The Mohammedan paradise differs from this. Women there, are for man's pleasure. The day is always serene, the air forever pure, and a soft celestial light clothes all things in transfigured beauty. Majestic groves, verdant meadows, and blooming gardens vary the landscape. There, in radiant halls, dwell the departed, ever blooming and beautiful, ever laughing and gay.

The American Indian calculates upon finding successful chases after wild animals, verdant plains, and no winter, as the characteristics of his "future life."

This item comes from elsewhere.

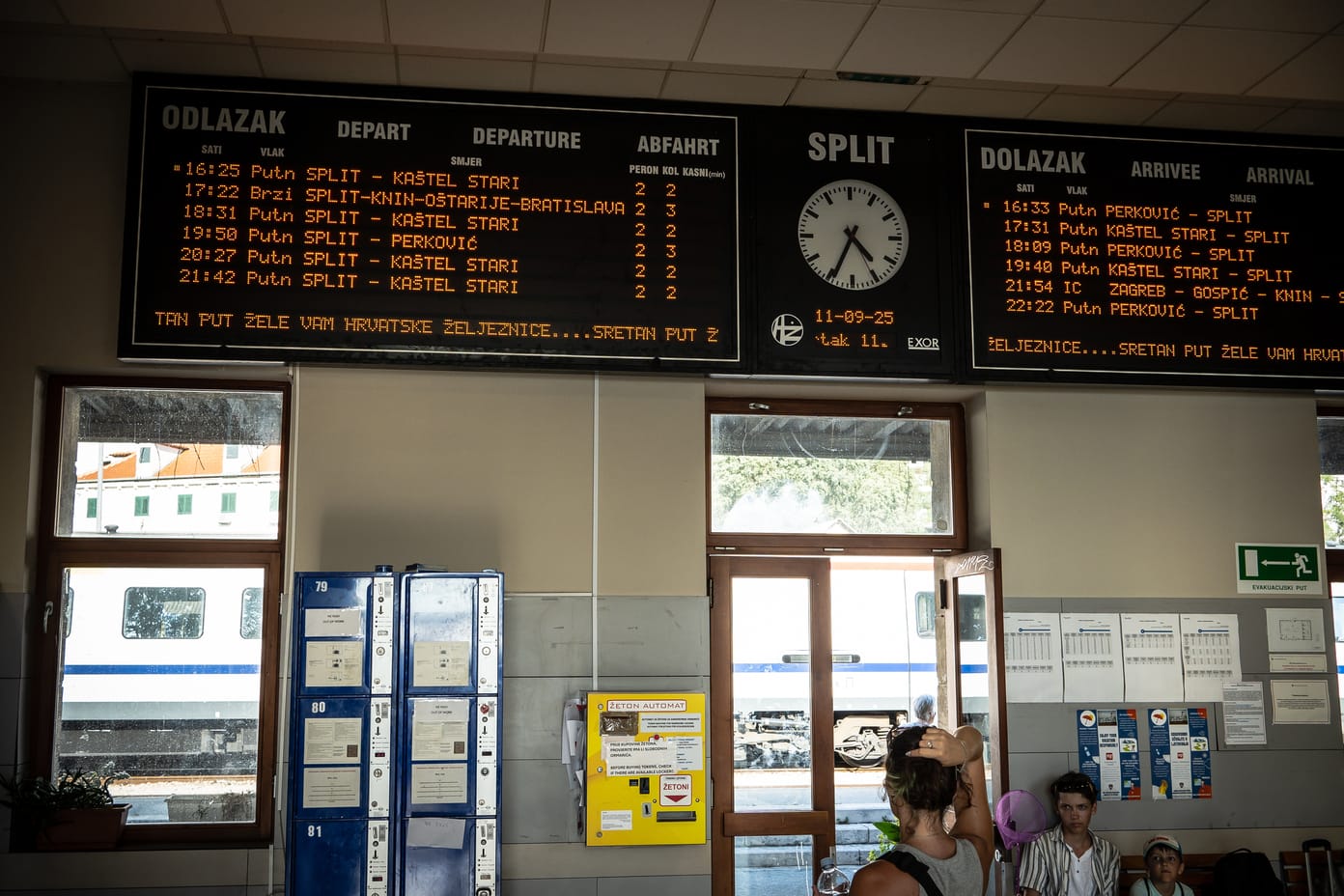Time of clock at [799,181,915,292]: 4:34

The red Indian, when told by a missionary that in the "promised land" they would neither eat, drink, hunt, nor marry a wife, contemptuously replied, that instead of wishing to go there, he should deem his residence in such a place as the greatest possible calamity. Many not only rejected such a destiny for themselves, but were indignant at the attempt to decoy their children into such a comfortless region.

All nations of the earth have had their heavens. As Moore observes:

"A heaven, too, ye must have, ye lords of dust—
A splendid paradise, poor souls, ye must:
That prophet ill sustains his holy call
Who finds not heavens to suit the tastes of all.
Vain things! as lust or vanity inspires,
The heaven of each is but what each desires."

Heaven was born of the sky,[391:1] and nurtured by cunning priests, who made man a coward and a slave.

Hell was built by priests, and nurtured by the fears and servile fancies of man during the ages when dungeons of torture were a recognized part of every government, and when God was supposed to be an infinite tyrant, with infinite resources of vengeance.

The devil is an imaginary being, invented by primitive man to account for the existence of evil, and relieve God of his responsibility. The famous Hindoo Rakshasas of our Aryan ancestors—the dark and evil clouds personified—are the originals of all devils. The cloudy shape has assumed a thousand different forms, horrible or grotesque and ludicrous, to suit the changing fancies of the ages.

But strange as it may appear, the god of one nation became the devil of another.